Temple and New Bridge, Da Fosi, 2002
This temple is named “Da Fosi” for the three giant Buddhas carved from the stone cliff inside of the temple. The three Buddhas in the interior were damaged during the Cultural Revolution by gangs of Red Guards. In recent years, an attempt was made to bring back their original grandeur. The suspension bridge in the background, completed in 2001, is one of thirteen new bridges that spans the Yangtze.
Aside from the photos, it’s extremely interesting to read about Butler’s technique. While she’s photographing a transition between old and new, Butler’s process straddles a similar transition in photoworld in that her photos are taken and processed in a hybrid workflow. Most of the images are shot with a 4×5 view camera (or Mamiya 7). Some used a 3.3megapixel digital camera. All were scanned and processed digitally. This is for a project that was pretty early in the digital camera and digital darkroom revolution.
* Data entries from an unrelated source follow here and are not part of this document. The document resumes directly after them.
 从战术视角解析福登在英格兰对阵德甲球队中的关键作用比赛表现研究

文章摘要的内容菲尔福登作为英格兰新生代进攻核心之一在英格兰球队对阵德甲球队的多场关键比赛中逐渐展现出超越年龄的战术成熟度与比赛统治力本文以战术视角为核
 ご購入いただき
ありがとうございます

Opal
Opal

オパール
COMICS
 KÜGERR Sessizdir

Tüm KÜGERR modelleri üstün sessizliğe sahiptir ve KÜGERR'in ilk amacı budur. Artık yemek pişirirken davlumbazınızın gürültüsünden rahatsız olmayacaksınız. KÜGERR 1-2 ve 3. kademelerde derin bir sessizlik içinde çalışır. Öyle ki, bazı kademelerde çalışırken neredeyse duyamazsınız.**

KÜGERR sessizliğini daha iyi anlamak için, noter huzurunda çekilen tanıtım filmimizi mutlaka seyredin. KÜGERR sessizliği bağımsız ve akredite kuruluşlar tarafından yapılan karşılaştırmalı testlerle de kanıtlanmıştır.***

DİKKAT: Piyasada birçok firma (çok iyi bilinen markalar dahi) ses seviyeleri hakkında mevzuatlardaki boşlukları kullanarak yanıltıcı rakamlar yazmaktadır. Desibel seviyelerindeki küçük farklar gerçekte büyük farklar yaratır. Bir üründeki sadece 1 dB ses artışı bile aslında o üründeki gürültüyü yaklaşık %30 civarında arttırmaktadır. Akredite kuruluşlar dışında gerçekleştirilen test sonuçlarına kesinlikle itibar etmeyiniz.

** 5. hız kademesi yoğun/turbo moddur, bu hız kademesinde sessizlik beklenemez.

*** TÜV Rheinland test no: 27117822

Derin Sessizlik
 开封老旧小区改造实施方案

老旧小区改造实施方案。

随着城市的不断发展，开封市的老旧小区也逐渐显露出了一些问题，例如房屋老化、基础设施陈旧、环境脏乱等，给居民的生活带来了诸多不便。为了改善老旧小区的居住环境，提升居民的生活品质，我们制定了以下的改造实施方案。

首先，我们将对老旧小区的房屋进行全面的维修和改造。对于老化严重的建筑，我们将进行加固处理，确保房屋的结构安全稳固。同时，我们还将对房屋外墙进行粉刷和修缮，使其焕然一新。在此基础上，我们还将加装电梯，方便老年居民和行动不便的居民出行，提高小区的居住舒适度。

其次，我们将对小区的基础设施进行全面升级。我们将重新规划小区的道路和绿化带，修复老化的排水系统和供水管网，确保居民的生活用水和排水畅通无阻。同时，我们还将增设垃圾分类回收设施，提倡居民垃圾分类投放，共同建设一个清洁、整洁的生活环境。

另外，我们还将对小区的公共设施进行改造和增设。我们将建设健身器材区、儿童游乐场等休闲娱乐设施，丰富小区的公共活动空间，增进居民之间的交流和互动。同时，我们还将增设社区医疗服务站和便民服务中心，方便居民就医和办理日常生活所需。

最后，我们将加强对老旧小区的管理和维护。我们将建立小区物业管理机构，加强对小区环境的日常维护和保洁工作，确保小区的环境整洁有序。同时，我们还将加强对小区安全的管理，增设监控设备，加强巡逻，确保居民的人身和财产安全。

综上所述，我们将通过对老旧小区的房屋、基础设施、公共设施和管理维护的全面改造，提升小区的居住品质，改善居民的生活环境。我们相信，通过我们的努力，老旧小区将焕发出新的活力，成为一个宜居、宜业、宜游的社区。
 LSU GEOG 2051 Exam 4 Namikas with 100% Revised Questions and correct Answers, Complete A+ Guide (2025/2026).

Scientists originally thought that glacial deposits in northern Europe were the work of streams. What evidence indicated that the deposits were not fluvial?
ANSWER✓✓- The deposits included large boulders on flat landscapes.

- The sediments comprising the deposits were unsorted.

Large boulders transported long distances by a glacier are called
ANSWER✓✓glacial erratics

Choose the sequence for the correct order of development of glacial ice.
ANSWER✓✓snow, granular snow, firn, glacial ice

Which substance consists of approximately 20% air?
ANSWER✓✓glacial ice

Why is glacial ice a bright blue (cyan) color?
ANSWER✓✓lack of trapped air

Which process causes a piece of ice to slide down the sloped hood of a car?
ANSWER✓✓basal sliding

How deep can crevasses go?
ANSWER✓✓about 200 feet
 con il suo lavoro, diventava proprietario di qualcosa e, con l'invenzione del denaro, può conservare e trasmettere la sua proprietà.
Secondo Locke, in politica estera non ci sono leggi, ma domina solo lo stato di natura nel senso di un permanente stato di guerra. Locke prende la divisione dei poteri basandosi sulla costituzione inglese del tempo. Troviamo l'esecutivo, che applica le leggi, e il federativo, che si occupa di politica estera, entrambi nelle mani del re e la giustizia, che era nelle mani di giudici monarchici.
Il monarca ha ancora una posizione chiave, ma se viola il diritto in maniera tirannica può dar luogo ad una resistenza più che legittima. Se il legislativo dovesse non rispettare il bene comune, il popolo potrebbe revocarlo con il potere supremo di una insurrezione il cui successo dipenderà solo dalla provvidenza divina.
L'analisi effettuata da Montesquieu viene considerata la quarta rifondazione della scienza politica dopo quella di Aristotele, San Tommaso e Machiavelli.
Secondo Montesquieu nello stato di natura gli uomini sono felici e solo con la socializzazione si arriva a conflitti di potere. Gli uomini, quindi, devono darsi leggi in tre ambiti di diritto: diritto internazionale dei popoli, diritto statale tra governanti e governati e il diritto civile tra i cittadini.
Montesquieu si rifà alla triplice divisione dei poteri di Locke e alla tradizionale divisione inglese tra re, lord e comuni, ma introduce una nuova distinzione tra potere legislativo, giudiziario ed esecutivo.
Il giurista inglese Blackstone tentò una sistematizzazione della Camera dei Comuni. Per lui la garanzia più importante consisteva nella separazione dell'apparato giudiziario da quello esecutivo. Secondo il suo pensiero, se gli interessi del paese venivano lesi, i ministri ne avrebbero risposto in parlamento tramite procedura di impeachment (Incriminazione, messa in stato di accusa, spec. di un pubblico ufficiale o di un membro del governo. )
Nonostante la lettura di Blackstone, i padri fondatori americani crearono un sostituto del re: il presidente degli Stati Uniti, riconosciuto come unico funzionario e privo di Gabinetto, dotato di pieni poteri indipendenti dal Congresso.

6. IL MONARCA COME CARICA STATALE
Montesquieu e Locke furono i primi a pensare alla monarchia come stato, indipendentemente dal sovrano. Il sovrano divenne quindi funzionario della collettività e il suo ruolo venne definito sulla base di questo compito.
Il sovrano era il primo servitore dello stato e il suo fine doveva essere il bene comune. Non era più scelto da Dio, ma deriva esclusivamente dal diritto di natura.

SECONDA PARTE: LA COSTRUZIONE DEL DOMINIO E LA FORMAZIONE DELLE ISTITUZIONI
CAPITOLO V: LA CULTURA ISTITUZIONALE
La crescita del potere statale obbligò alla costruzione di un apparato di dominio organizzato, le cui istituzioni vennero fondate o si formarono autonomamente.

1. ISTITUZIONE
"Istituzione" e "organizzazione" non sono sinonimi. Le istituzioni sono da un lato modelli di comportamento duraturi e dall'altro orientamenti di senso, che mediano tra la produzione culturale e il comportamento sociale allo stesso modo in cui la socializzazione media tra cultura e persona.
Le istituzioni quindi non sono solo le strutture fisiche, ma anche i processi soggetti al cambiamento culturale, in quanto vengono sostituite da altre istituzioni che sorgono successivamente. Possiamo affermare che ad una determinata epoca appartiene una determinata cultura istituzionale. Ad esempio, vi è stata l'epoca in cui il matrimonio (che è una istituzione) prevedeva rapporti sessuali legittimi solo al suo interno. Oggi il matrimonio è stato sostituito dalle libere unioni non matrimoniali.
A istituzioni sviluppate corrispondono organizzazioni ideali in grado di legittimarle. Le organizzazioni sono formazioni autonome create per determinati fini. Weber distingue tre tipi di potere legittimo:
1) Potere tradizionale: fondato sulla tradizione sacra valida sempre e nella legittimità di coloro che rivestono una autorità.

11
Butler’s notes include how the digital processing helps her manage the negatives. She details how many of the images are in fact digital composites (noted as such in the text). She tells stories about how the digital camera served as an icebreaker for talking with and gaining the trust of the locals. None of the experiences seem especially profound now. But it’s interesting to see her discovering the advantages of both worlds at a time when most people were zealously film-only or digital-only.